This couldn't be further from the truth. In reality, both Berkshire Hathaway (BRK.A, Financial)(BRK.B, Financial) leaders (and every single other investor out there) has made mistakes in their careers, some more serious than others. By studying these mistakes, we can improve our own investment processes to ensure we don't make the same errors.

Even though he is considered to be the greatest investor of all the time, Buffett has made mistakes that have cost him tens of billions of dollars over his career. He outlined some of these mistakes in 1998 in a lecture at the University of Florida School of Business.

Buffett prefaced his discussion of mistakes, saying: "We have passed up things where we could have made billions and billions of dollars from things we understood, forget about things we don’t understand."

He then provided some examples:

"The fact I could have made billions of dollars from Microsoft (MSFT, Financial) doesn’t mean anything because I never could understand Microsoft. But if I can make billions out of health care stocks, then I should make it. And I didn’t when the Clinton health care program was proposed and they all went in the tank. We should have made a ton of money out of that because I could understand it. And didn’t make it."

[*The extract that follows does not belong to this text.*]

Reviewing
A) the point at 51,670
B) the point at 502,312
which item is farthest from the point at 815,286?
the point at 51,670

This is the clear distinction that runs through the rest of the speech from the Oracle of Omaha. Buffett is perfectly happy to acknowledge he has made mistakes by not investing in something he did not understand. He also acknowledges that on some occasions, his inaction has also been a mistake:

"I should have made a ton of money out of Fannie Mae back the mid-1980s, but I didn’t do it. Those are billion dollar mistakes or multi-billion dollar mistakes that generally accepted accounting principles don’t pick up."

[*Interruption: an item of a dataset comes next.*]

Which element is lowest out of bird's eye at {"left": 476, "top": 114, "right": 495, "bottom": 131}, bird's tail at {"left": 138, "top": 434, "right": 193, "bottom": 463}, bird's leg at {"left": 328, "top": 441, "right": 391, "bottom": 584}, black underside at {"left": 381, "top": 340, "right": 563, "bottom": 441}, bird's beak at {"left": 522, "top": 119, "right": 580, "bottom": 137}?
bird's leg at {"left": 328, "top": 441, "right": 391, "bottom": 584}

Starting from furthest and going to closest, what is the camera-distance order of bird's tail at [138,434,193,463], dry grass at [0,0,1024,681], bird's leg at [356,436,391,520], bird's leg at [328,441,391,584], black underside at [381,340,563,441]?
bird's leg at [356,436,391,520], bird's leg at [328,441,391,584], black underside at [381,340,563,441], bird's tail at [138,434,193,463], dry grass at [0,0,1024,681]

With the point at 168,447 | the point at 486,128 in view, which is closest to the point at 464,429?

All of the errors above are mistakes you don't see. The mistakes outside investors do see cost more money, but in many respects, they are no worse than missed opportunities:

"The mistakes you see. I made a mistake when I bought U.S. Air Preferred some years ago. I had a lot of money around. I make mistakes when I get cash. Charlie tells me to go to a bar instead."

"The bigger mistakes are the ones of omission. Back when I had $10,000, I put $2,000 of it into a Sinclair Service Station, which I lost, so the opportunity cost on that money is about $6 billion right now-- fairly big mistakes. It makes me feel good when my Berkshire goes down, because the cost of my Sinclair Station goes down too. My 20% opportunity cost."

Inaction, and action for the sake of action. These seem to be the two main buckets of mistakes Buffett singles out, and they can tell us a lot. First, if you have cash, never invest for the sake of investing. Second, don't regret your mistakes. You'll only know if you missed out on a great investment opportunity once that opportunity has unfolded.

So don't beat yourself up about missing that multi-bagger stock. There will be other opportunities, opportunities you may understand better, which you buy into with a much higher conviction. Or as Buffett concludes his speech:

"We never look back. We just figure there is so much to look forward to that there is no sense thinking of what we might have done. It just doesn’t make any difference. You can only live life forward. You can learn something perhaps from the mistakes, but the big thing to do is to stick with the businesses you understand."

Disclosure: The author owns shares of Berkshire Hathaway.